前週末の米株高やエヌビディア上昇が東京市場の支えとなるも、中東情勢の緊迫化によって地合いは急変。イラン革命防衛隊の海峡封鎖宣言や新たな軍事攻撃の報道でエネルギー市況が急騰し、原油高が日本企業の業績懸念へダイレクトに波及しました。

 

また、韓国株(KOSPI)が一時3%超の下落と海外市場の波乱も重なり、AI・半導体など前週買い集められていたグロース株にも利益確定売りが波及。
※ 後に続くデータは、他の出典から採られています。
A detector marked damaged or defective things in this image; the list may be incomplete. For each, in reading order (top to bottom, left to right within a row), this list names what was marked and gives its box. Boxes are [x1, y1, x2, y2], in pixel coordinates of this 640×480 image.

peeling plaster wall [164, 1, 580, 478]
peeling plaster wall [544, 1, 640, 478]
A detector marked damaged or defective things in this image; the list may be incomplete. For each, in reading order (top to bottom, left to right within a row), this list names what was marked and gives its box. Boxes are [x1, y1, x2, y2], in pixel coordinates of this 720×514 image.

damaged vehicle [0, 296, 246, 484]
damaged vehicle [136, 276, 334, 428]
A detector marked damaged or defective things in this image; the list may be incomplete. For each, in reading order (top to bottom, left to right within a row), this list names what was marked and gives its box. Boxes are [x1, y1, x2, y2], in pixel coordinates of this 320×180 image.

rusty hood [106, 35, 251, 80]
良品計画は需給要因などから逆行高となった一方、安川電機は決算反応でストップ安となるなど、銘柄ごとの明暗が分かれました。

■ 今後の注目経済指標

日時 指標名 重要度
7/13(月) 16:00 トルコ 5月経常収支
7/13(月) 27:00 米国 6月月次財政収支 ★★
7/14(火) 08:01 イギリス 6月BRC小売売上高調査
7/14(火) 09:00 シンガポール 4-6月期GDP速報値 ★★
7/14(火) 13:30 日本 5月鉱工業生産・確報値
7/14(火) 21:30 米国 6月消費者物価指数(CPI) ★★★
7/15(水) 08:50 日本 5月機械受注 ★★
7/15(水) 11:00 中国 4-6月期GDP ★★★
7/16(木) 21:30 米国 6月小売売上高 ★★★
7/17(金) 18:00 ユーロ圏 6月HICP消費者物価指数(改定値) ★★★
7/17(金) 21:30 米国 6月住宅着工件数 ★★

■ まとめ

2026年7月13日前場の東京市場は、米国株高やAI・半導体株物色で一時反発するも、中東情勢の緊迫化、原油高、韓国株下落といったネガティブ材料が重なり、不安定な展開となりました。為替市場では円安が進行し、企業業績や日本経済全体への影響も注視されます。

 

AI・半導体関連などグロース株には引き続き注目が集まるものの、個人投資家にとっては地政学リスクや海外市場の影響などにも十分注意した投資判断が求められています。今後は今晩発表の米CPIや中国GDPなど、主な経済指標の結果に要注目です。